▶ [Consegna A] Traduci in inglese questa frase del brano su Metal Hurlant: «Della rivoluzione operata dagli Umanoidi Associati, Manara ha colto soprattutto quest’ultimo aspetto e lo ha colto essenzialmente in Moebius.»
▶ [Consegna B] Scrivi il seguito del brano su Metal Hurlant, cominciando subito dopo la sua ultima frase.

▶ [Brano scelto]
___
La più significativa e fortunata fra tutte queste sarà
Metal Hurlant, fondata nel 1974 ad opera di un gruppo
che si fa chiamare "Les Humanoides Associés", composto
dai disegnatori Jean Giraud alias Moebius e Philippe Druillet, da
Bernard Farkas e dal giornalista scrittore Jean Pierre Dionnet. La
rivista elabora fin dal suo esordio una cifra stilistica personale
che amalgama al suo interno horror e fantascienza in una miscela inconfondibile
e si rivela ben presto un fenomeno editoriale di proporzioni internazionali,
destinato in breve tempo a diventare un fenomeno culturale in senso
più ampio. Pensiamo che tra le varie edizioni estere della
rivista francese, non manca la versione statunitense denominata Heavy
Metal, che proprio nella patria della sci-fi ottiene un successo
che supera perfino quello della rivista madre (la quale cesserà
le sue uscite nel 1987 laddove l’Heavy Metal statunitense,
pur con periodicità trimestrale, dura tutt’oggi). Alle
soglie del ’77, Moebius e Druillet hanno insomma innescato una
rivoluzione nel campo dei fumetti che, soprattutto in Europa, ha investito
un’intera generazione di autori e ha colpito tanto per i suoi
contenuti, quanto per lo stile grafico. Gli Umanoidi Associati (l’etichetta
è stata comunemente italianizzata presso la critica di casa
nostra) sono stati così prima di tutto un interessante caso
di poetica collettiva, che meriterebbe di essere studiata a fondo
nella varietà dei suoi aspetti e che potrebbe essere sintetizzata
idealmente nel motto del "potere alla fantasia", slogan
che Manara per primo ha sempre enfatizzato come il principale aspetto
di seduzione che le rivoluzioni del ‘68 e del ’77 hanno
esercitato presso di lui. Per gli Umanoidi Associati tutto questo
ha significato, nello specifico, una scelta di libertà assoluta
nei confronti del soggetto (l’evasione fantastica), della tecnica
(lo smantellamento della sintassi fumettistica tradizionale) e del
segno (la ligne claire, appunto).
Della rivoluzione operata dagli Umanoidi Associati, Manara ha colto
soprattutto quest’ultimo aspetto e lo ha colto essenzialmente
in Moebius. Il confronto tra i due stili non è frutto di una
semplice ipotesi critica, ma trova pieno riscontro nella poetica esplicita
del disegnatore veronese, che fin troppo spesso è stato invitato
a esprimersi su questo punto da parte di quei critici che lo accusano
di plagio nei confronti del maestro francese.
___
▶ [Contenuto del dataset]
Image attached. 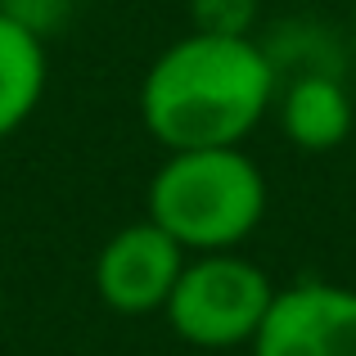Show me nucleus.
I'll return each instance as SVG.
<instances>
[{"label":"nucleus","instance_id":"obj_2","mask_svg":"<svg viewBox=\"0 0 356 356\" xmlns=\"http://www.w3.org/2000/svg\"><path fill=\"white\" fill-rule=\"evenodd\" d=\"M145 217L185 252H230L266 217V172L243 145L172 149L149 176Z\"/></svg>","mask_w":356,"mask_h":356},{"label":"nucleus","instance_id":"obj_11","mask_svg":"<svg viewBox=\"0 0 356 356\" xmlns=\"http://www.w3.org/2000/svg\"><path fill=\"white\" fill-rule=\"evenodd\" d=\"M352 32H356V0H352Z\"/></svg>","mask_w":356,"mask_h":356},{"label":"nucleus","instance_id":"obj_9","mask_svg":"<svg viewBox=\"0 0 356 356\" xmlns=\"http://www.w3.org/2000/svg\"><path fill=\"white\" fill-rule=\"evenodd\" d=\"M0 14L18 18V23L32 27L41 41H50V36L77 14V0H0Z\"/></svg>","mask_w":356,"mask_h":356},{"label":"nucleus","instance_id":"obj_3","mask_svg":"<svg viewBox=\"0 0 356 356\" xmlns=\"http://www.w3.org/2000/svg\"><path fill=\"white\" fill-rule=\"evenodd\" d=\"M270 302H275L270 275L257 261L239 257V248L190 252L163 316L181 343L203 352H226V348H248L257 339Z\"/></svg>","mask_w":356,"mask_h":356},{"label":"nucleus","instance_id":"obj_10","mask_svg":"<svg viewBox=\"0 0 356 356\" xmlns=\"http://www.w3.org/2000/svg\"><path fill=\"white\" fill-rule=\"evenodd\" d=\"M0 316H5V284H0Z\"/></svg>","mask_w":356,"mask_h":356},{"label":"nucleus","instance_id":"obj_8","mask_svg":"<svg viewBox=\"0 0 356 356\" xmlns=\"http://www.w3.org/2000/svg\"><path fill=\"white\" fill-rule=\"evenodd\" d=\"M261 0H190V32L252 36Z\"/></svg>","mask_w":356,"mask_h":356},{"label":"nucleus","instance_id":"obj_6","mask_svg":"<svg viewBox=\"0 0 356 356\" xmlns=\"http://www.w3.org/2000/svg\"><path fill=\"white\" fill-rule=\"evenodd\" d=\"M270 113L280 122V136L302 154H330L352 136L356 104L339 72H293L280 81Z\"/></svg>","mask_w":356,"mask_h":356},{"label":"nucleus","instance_id":"obj_7","mask_svg":"<svg viewBox=\"0 0 356 356\" xmlns=\"http://www.w3.org/2000/svg\"><path fill=\"white\" fill-rule=\"evenodd\" d=\"M50 86V50L18 18L0 14V140L27 127Z\"/></svg>","mask_w":356,"mask_h":356},{"label":"nucleus","instance_id":"obj_5","mask_svg":"<svg viewBox=\"0 0 356 356\" xmlns=\"http://www.w3.org/2000/svg\"><path fill=\"white\" fill-rule=\"evenodd\" d=\"M185 257L190 252L181 248L163 226L154 221H131V226L113 230L95 252V293L108 312L118 316H149L163 312L167 298H172V284L181 275Z\"/></svg>","mask_w":356,"mask_h":356},{"label":"nucleus","instance_id":"obj_4","mask_svg":"<svg viewBox=\"0 0 356 356\" xmlns=\"http://www.w3.org/2000/svg\"><path fill=\"white\" fill-rule=\"evenodd\" d=\"M252 356H356V289L298 280L275 289Z\"/></svg>","mask_w":356,"mask_h":356},{"label":"nucleus","instance_id":"obj_1","mask_svg":"<svg viewBox=\"0 0 356 356\" xmlns=\"http://www.w3.org/2000/svg\"><path fill=\"white\" fill-rule=\"evenodd\" d=\"M280 72L257 36L185 32L154 54L136 90L145 131L172 149L243 145L266 122Z\"/></svg>","mask_w":356,"mask_h":356}]
</instances>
___
▶ [Svolgimento A] Of the revolution brought about by the Associated Humanoids, Manara grasped above all this last aspect, and he grasped it essentially in Moebius.

▶ [Svolgimento B]
In realtà, prima ancora che al disegno in sé, Manara
sembra essersi ricondotto a una prospettiva ben più ampia nella
poetica di Moebius:
"La sua è stata un’operazione d’avanguardia
e il grande contenuto di essa […] è stato quello di legare
la vecchia tradizione dei disegnatori e illustratori europei con il
fumetto, con tutti i suoi contenuti e le possibilità di racconto
che sono venuti, invece, dalla giovanissima America […] aprendo
la strada a una serie di disegnatori soprattutto europei che non avrebbero
potuto trovarsi a proprio agio con questo tipo di racconto tradizionale,
all’americana e che attraverso la lezione di Moebius hanno visto,
come me, la possibilità di recuperare la propria cultura e
di trasferirla nel fumetto. Questo è stato il grande insegnamento
di Moebius: non è solo un discorso tecnico ma è una
questione di forma mentale..."
Brano denso di spunti di riflessione, questo di Manara, che ci torna
utile anche per anticipare il discorso su quell’intersezione
tra Francia, Europa (o per meglio dire Mitteleuropa) e America, di
cui diremo meglio fra breve. Ma di questo intervento colto di Manara,
teniamo per il momento soprattutto quell’ultima frase e in particolare
il concetto di "forma mentale", che sembra voler sottolineare
un aspetto prevalentemente concettuale nella lezione di Moebius. Detto
questo, vediamone più da vicino l’aspetto invece strettamente
tecnico.
"E’ veramente un lavoro duro, non c’è
niente di improvvisato, di impressionistico, di "artistico"
in quel disegno: tutto è molto rigido, è una disciplina
vera e propria, perché per fare ognuno di quei trattini, di
quei puntini che fa Moebius, la mano deve passare lentamente sul foglio,
non è che essi vengano fatti velocemente, a schizzo. […]
Però sono contentissimo di avere fatto quest’esperienza,
anche perché se pur giustamente mi si dice di aver "copiato"
Moebius, in realtà io ho copiato la disciplina di Moebius…"
Come vediamo le cose non cambiano molto: che Manara parli di "forma
mentale" o di "disciplina" si tratta sempre di un’operazione
almeno in parte concettuale, che poco ha a vedere con un’emulazione
formale fine a se stessa.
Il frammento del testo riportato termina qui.